== TEXT SHOWN ==

Refs: [1](https://docs.opencv.org/3.4/d9/d0c/group__calib3d.html#ga617b1685d4059c6040827800e72ad2b6)

#### **1. Using `R1` or `R2`:**

- **What You Have**: Points in the original, unrectified 2D image coordinates (e.g., $(u, v)$) for one or both cameras.
- **How It's Used**:
  - `R1` is part of the rectification process. It transforms 3D rays corresponding to the unrectified image points into a rectified coordinate system.
  - Internally, the rectification process uses camera calibration parameters (intrinsic and extrinsic) to compute the rectified images. You typically don't directly apply `R1` unless you are manually transforming rays or doing advanced tasks like custom 3D geometry adjustments.

- **Practical Use**:
  - When stereo images are rectified, you typically get the rectified images as output. After that, the alignment of epipolar lines is already ensured.
  - Once the images are rectified, you don't usually need to apply `R1` explicitly.

---

#### **2. Using `P1` and `P2`:**

- **What You Have**:
  - 3D points in the rectified coordinate system (e.g., derived from disparity and `Q`).
  - Or, you may have 2D image points in the rectified images and want to work backward to check their 3D projections.

===
== EXTRACTED INFORMATION ==

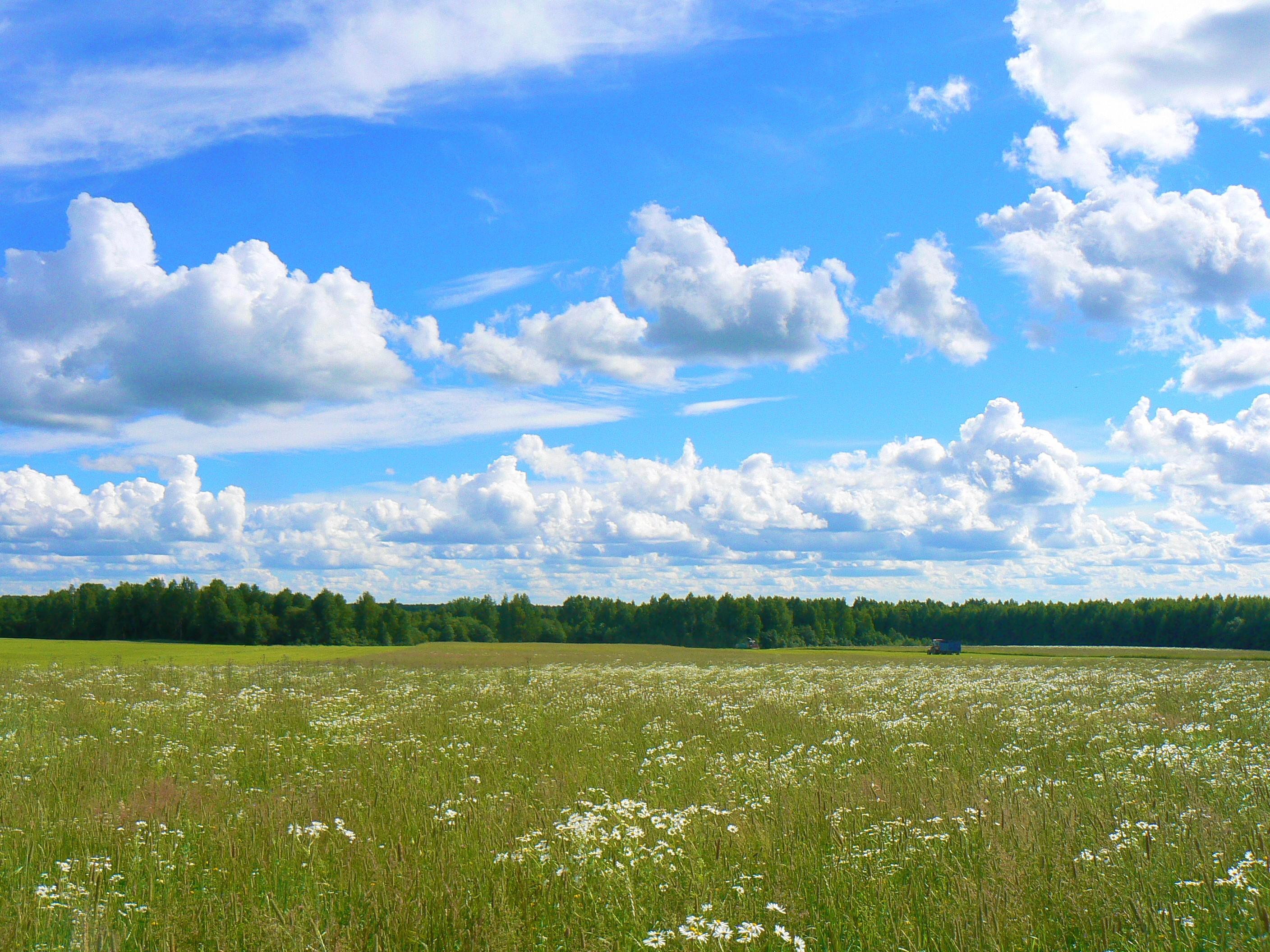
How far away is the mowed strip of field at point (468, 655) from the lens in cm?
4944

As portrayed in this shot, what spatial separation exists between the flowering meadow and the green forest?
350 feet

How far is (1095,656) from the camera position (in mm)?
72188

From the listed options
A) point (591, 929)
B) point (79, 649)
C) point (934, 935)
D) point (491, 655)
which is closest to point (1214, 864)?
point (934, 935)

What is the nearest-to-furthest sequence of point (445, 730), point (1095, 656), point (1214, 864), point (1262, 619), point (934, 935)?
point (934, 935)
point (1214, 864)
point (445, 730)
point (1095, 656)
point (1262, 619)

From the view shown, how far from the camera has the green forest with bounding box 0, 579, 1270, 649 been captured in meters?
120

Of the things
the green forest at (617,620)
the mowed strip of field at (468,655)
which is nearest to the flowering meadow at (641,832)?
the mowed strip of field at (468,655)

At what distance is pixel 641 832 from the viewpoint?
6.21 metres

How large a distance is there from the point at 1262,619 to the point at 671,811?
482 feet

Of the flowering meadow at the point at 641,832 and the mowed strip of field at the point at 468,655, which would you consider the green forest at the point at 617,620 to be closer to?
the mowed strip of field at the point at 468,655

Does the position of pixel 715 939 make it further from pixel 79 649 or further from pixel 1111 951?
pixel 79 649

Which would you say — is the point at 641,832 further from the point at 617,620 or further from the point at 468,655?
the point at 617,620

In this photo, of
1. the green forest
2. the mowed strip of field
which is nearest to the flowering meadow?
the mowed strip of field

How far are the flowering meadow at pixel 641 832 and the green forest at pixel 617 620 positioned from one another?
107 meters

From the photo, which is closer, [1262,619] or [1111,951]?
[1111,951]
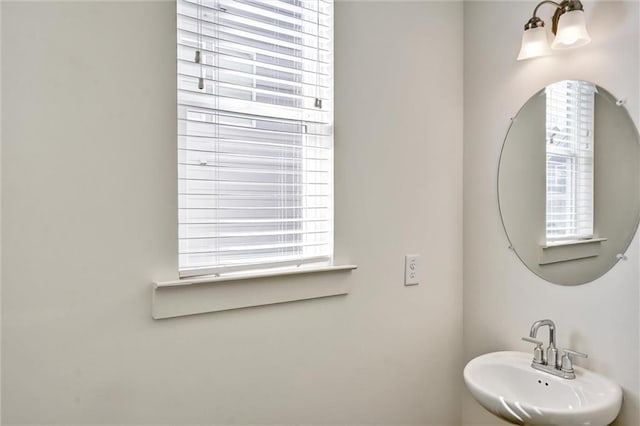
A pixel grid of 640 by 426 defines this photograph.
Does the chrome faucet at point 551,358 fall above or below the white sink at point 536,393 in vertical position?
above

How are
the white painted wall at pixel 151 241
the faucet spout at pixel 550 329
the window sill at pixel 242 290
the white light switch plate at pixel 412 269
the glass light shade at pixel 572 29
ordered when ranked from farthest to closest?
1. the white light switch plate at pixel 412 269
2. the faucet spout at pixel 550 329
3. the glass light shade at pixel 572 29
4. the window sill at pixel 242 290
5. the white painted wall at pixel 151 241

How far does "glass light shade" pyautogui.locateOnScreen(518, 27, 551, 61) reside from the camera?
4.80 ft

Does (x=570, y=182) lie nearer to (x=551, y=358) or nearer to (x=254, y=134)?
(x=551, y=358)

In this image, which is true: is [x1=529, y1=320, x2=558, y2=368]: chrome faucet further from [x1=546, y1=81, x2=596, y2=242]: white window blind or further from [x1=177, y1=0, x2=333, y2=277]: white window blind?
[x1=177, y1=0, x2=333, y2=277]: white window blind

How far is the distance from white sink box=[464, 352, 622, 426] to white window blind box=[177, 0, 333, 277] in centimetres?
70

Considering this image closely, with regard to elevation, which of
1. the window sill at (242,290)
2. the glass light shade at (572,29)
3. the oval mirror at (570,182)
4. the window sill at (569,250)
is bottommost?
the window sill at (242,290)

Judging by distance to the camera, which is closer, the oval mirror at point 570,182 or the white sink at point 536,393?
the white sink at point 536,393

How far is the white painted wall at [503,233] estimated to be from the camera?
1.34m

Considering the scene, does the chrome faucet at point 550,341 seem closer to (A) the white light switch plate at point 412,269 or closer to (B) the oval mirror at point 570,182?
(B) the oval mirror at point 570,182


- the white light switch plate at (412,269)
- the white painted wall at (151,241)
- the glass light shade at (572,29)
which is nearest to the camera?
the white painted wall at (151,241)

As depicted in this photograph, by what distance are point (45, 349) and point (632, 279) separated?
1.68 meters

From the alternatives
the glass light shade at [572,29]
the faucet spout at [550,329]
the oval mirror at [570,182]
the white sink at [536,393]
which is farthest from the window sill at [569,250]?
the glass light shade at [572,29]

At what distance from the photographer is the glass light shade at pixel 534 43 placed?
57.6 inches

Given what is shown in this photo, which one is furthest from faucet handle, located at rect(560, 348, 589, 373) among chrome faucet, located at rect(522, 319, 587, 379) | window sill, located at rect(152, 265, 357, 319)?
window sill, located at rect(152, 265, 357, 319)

===

**WHAT TO DO**
**a.** Say whether each statement agrees with the text on stereo rectification. Answer yes or no for each, and quote the deciding words of the text.
(i) `R1` transforms 3D rays of unrectified image points into a rectified coordinate system.
(ii) After the images are rectified, `R1` usually has to be applied explicitly.
(iii) The 3D points used with `P1` and `P2` are in the original, unrectified coordinate system.
**b.** Duplicate the part of the text on stereo rectification starting with "#### **1. Using" and going on through "is already ensured.".

**THE ANSWERS**
**a.**
(i) Yes: "It transforms 3D rays corresponding to the unrectified image points into a rectified coordinate system."
(ii) No: "Once the images are rectified, you don't usually need to apply `R1` explicitly."
(iii) No: "3D points in the rectified coordinate system (e.g., derived from disparity and `Q`)."

**b.**
#### **1. Using `R1` or `R2`:**

- **What You Have**: Points in the original, unrectified 2D image coordinates (e.g., $(u, v)$) for one or both cameras.
- **How It's Used**:
  - `R1` is part of the rectification process. It transforms 3D rays corresponding to the unrectified image points into a rectified coordinate system.
  - Internally, the rectification process uses camera calibration parameters (intrinsic and extrinsic) to compute the rectified images. You typically don't directly apply `R1` unless you are manually transforming rays or doing advanced tasks like custom 3D geometry adjustments.

- **Practical Use**:
  - When stereo images are rectified, you typically get the rectified images as output. After that, the alignment of epipolar lines is already ensured.